His gaze slid past me, deliberately not engaging. I noticed Gabriella did the same thing, being super nice to Noah and Daisy, pressing into Adam’s side as they chatted away and deliberately ignored me.
Whatever. It was probably best not to talk to them. Especially after hearing his song. I hated him using my experiences to entertain. At least, I’d shown up like I said I would.
Suddenly, he was beside me. “Hey.”
I cleared my throat. “Hey. I liked your set.”
Finally, his gaze locked on mine. I ignored the shiver that ran down my spine at the heat in his eyes. “Did you?”
“Are you actually challenging me on a compliment?” I asked grumpily.
His lips curved in a reluctant grin. “Guess not. Appreciate you showing up. Where’s Max?”
“Stuck in Boston with traffic. He said he’d text you.”
Adam nodded. “Yeah, not surprised.”
I shifted my feet, uncomfortable. The same thing had happened a month ago, when Adam got a gig but Max ended up blowing it off, convincing me to go with him to a party that night instead. He swore it was nothing and that Adam didn’t need him, but I could tell later it had bothered Adam. I began to see how it was a pattern with Max. “No, he really did. He was with his family this weekend.”
“It’s okay, Landon. I’m not mad. Max does Max.”
The simple words bothered me even more. “Yeah, I guess. Anyway, I really did like your songs. They were…deep.”
He tilted his head, as if thinking hard about my words. “Did they make you feel anything?”
A blast of heat shot through me. His voice was low and intimate, spinning a web around us separate from the others who were involved in conversation beside us. It was the time to shrug a yes and walk away. Or ignore the question. The way he asked demanded something bigger from me, and I couldn’t say no. It was as if I was pulled into his unconscious demand for the truth. “Yes.”
His eyes glittered. “What did my song make you feel, Landon?”
Chapter Twelve
Landon
Listen to Jaded
by Miley Cyrus
My breath caught.
Gabriella flung her arms around his waist and snuggled against him like they were already an item. “Can I grab you for a minute?”
His face became shuttered and it was like our intimate conversation had never happened. “Sure. See ya, Landon.”
He walked away, head close to Gabriella’s, whispering something.
Asshole.
Fuming, I was about to stalk the bar for another drink, but Daisy and Noah cut me off. “We have to get going,” Daisy said in apology. “Will you be okay getting home yourself or do you want to split a cab?”
I waved a hand in the air. “No, thanks, I’m good. Catch up with you tomorrow.”
We kissed and hugged goodbye. I ordered another martini from the bar, and sipped it leisurely, chatting casually with a few people at the bar. Adam and Gabriella had disappeared and obviously wasn’t coming back.
The highs and lows of the past few days hit hard. Suddenly, I wanted to leave. I paid the bill, and slipped out. The evening was darkening, but the streets were filled with touring pedestrians and food trucks and the dinner crowd beginning to leak from the surrounding buildings.

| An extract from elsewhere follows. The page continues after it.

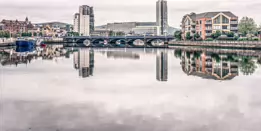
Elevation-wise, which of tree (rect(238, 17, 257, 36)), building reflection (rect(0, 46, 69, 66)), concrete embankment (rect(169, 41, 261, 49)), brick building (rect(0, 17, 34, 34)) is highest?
brick building (rect(0, 17, 34, 34))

I walked for a while, figuring I’d head home, but my feet hurt and I didn’t want to be alone. I ended up at one of our favorite bars, a shadowy, musty type pub with a big selection of beer, a giant bar, and comfy booths. A pool table and darts were set up in the back with an old school jukebox. It was a regular stop for us, and the bartenders knew me well. I waved and said hello to Jack, and ordered a glass of Chardonnay, which was a passable house brand. It was dead for a Monday night, so I took a seat at the end of the bar and scrolled through my phone, looking for a distraction.
I sifted through my feed and noticed my engagements were down. Crap. I needed to do more live videos but I hadn’t been feeling it lately. I also hadn’t gotten a new sponsorship lately. I wasn’t growing like Gabriella—it seemed I hit a plateau and wasn’t showing the correct enthusiasm to break through. I was beginning to wonder if I really did want this. Yeah, I wanted the outcome—huge amounts of followers, sponsorships, and relative fame. I wanted the reality show notoriety. But did I like the actual work involved to consistently be “on” for the world nonstop?